In 2009, the population of Har Adar was 99.3% Jewish with 1,700 men and 1,600 women. The age distribution was as follows:

| Age | 0–4 | 5–9 | 10–14 | 15–19 | 20–29 | 30–44 | 45–59 | 60–64 | 65–74 | 75+ |
| Percentage | 9.6 | 10.3 | 9.8 | 8.0 | 12.4 | 20.3 | 17.6 | 6.7 | 4.4 | 0.9 |
Source: Israel Central Bureau of Statistics

==Economy==
Har Adar is ranked 9/10 (high) on the Israeli socio-economic scale. According to Business Data Israel (BDI), in 2006 Har Adar had the most stable economy of all Israeli local councils, along with Kfar Shmaryahu. In 2009, the municipal surplus stood at NIS 187,000.

In 2009, there were 1,471 salaried workers in Har Adar.
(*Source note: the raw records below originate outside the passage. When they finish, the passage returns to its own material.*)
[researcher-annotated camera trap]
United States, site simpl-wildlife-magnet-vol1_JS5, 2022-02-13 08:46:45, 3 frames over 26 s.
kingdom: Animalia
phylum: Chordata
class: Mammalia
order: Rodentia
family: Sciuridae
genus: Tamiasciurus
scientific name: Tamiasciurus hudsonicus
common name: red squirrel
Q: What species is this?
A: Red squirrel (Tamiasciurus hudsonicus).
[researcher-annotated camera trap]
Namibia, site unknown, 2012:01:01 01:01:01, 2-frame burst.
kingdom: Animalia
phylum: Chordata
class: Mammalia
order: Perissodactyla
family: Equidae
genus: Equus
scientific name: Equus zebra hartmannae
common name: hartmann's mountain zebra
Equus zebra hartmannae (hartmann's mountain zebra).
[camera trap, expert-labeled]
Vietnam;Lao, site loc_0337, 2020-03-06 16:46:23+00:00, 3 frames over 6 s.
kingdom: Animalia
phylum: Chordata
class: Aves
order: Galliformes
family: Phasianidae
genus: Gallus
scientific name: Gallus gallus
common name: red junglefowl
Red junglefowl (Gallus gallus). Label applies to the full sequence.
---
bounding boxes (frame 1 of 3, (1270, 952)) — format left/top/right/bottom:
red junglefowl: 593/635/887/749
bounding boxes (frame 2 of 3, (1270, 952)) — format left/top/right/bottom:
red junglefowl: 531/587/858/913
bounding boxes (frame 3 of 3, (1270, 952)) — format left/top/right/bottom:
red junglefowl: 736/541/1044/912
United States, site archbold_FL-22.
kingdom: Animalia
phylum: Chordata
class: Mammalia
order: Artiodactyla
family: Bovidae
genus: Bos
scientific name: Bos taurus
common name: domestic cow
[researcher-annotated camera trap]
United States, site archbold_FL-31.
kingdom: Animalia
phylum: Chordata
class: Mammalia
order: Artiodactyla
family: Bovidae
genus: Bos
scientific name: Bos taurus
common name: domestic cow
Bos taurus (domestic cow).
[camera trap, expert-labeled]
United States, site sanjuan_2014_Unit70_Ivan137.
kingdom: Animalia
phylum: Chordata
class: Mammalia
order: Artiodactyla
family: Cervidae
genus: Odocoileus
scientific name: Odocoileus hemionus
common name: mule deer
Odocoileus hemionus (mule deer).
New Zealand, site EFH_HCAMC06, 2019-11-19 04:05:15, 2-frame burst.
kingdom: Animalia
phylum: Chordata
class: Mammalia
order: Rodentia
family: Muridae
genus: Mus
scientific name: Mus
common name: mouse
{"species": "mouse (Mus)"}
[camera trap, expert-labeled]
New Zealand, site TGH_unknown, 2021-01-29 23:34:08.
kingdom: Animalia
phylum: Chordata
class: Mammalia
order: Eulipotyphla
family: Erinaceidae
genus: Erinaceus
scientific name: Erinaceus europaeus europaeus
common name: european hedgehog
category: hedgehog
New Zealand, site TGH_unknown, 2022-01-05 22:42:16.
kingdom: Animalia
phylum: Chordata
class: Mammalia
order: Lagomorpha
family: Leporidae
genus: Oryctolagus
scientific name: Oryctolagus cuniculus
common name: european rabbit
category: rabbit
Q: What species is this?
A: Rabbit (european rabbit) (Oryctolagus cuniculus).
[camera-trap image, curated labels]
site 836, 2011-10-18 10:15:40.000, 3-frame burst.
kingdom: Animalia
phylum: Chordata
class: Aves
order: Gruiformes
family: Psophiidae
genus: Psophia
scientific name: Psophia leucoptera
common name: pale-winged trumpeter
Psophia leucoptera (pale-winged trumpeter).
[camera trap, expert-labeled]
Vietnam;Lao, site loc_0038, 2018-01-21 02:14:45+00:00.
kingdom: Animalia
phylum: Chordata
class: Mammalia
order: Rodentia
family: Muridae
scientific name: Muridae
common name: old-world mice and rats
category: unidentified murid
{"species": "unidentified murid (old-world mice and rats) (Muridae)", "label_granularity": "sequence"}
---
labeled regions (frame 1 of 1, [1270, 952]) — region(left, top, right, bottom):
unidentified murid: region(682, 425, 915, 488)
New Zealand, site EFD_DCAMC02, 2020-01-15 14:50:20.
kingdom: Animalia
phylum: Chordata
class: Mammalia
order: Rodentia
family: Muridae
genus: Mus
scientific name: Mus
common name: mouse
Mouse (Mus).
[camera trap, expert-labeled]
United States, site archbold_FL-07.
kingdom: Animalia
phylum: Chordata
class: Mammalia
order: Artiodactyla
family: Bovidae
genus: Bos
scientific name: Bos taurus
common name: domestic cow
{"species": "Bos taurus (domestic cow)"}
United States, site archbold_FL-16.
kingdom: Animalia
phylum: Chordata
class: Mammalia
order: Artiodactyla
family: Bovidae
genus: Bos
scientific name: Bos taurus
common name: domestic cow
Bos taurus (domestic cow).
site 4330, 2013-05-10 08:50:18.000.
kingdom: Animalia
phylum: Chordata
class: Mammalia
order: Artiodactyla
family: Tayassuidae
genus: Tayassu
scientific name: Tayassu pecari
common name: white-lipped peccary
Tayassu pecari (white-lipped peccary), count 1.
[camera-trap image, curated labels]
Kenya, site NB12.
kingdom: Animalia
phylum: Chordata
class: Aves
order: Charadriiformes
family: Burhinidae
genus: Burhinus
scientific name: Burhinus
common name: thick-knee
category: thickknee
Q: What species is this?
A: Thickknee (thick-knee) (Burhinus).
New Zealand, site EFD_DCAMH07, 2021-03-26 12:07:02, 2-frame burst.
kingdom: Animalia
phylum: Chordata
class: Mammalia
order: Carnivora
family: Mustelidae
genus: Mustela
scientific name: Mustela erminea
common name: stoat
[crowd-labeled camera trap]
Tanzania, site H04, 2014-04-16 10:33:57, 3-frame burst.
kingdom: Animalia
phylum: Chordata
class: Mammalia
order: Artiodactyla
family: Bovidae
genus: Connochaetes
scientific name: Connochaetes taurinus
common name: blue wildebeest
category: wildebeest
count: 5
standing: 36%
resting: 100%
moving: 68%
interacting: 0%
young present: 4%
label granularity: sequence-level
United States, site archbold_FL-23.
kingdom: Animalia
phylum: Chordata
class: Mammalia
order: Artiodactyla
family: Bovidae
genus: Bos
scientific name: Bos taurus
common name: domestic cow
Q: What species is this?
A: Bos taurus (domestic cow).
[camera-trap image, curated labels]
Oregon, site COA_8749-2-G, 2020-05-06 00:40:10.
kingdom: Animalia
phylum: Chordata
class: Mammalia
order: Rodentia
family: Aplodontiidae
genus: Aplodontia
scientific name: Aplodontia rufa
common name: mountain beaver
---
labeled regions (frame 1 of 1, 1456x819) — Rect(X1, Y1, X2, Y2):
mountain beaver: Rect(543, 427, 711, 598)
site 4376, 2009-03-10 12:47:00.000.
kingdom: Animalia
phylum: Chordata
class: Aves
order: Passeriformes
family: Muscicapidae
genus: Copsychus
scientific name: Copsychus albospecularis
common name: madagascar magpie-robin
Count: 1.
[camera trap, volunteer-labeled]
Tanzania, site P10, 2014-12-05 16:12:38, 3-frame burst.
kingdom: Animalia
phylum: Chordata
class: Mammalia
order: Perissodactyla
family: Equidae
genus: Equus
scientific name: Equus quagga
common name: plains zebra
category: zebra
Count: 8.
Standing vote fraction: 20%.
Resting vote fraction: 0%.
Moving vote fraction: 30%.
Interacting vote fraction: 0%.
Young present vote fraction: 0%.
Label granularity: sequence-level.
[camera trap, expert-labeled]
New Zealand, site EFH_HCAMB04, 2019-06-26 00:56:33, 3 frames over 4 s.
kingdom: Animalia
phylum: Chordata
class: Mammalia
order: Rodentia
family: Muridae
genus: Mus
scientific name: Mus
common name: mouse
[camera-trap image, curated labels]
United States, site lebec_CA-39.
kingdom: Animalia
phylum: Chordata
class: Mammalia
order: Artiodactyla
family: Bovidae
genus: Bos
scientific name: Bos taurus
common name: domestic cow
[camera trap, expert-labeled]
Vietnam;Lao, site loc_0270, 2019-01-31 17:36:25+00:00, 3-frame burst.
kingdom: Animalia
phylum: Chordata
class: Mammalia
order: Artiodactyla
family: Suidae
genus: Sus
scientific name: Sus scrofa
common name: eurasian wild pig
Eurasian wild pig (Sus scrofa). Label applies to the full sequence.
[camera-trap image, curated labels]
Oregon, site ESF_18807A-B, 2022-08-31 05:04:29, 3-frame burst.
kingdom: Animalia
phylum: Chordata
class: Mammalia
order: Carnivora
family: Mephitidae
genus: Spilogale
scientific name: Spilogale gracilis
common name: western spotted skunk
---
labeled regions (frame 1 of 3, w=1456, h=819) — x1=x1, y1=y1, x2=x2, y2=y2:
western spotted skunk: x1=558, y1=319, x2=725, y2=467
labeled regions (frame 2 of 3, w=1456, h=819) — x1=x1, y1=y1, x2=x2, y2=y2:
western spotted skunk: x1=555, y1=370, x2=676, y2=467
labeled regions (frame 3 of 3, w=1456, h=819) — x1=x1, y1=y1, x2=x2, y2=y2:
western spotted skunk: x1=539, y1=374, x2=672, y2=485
The average salary for males was NIS 15,987, and 8,882 for women – both higher than the national average. 25.5% salaried workers worked for minimum wage. In addition, there were 143 self-employed workers, with an average income of NIS 12,311.

== Voting Patterns ==
In the 2022 election, 68 percent of voters in Har Adar voted for the parties of the center-left coalition led by Yair Lapid, while 29 percent voted for the parties of the right-wing coalition led by Benjamin Netanyahu and 0.3 percent voted for the Arab parties.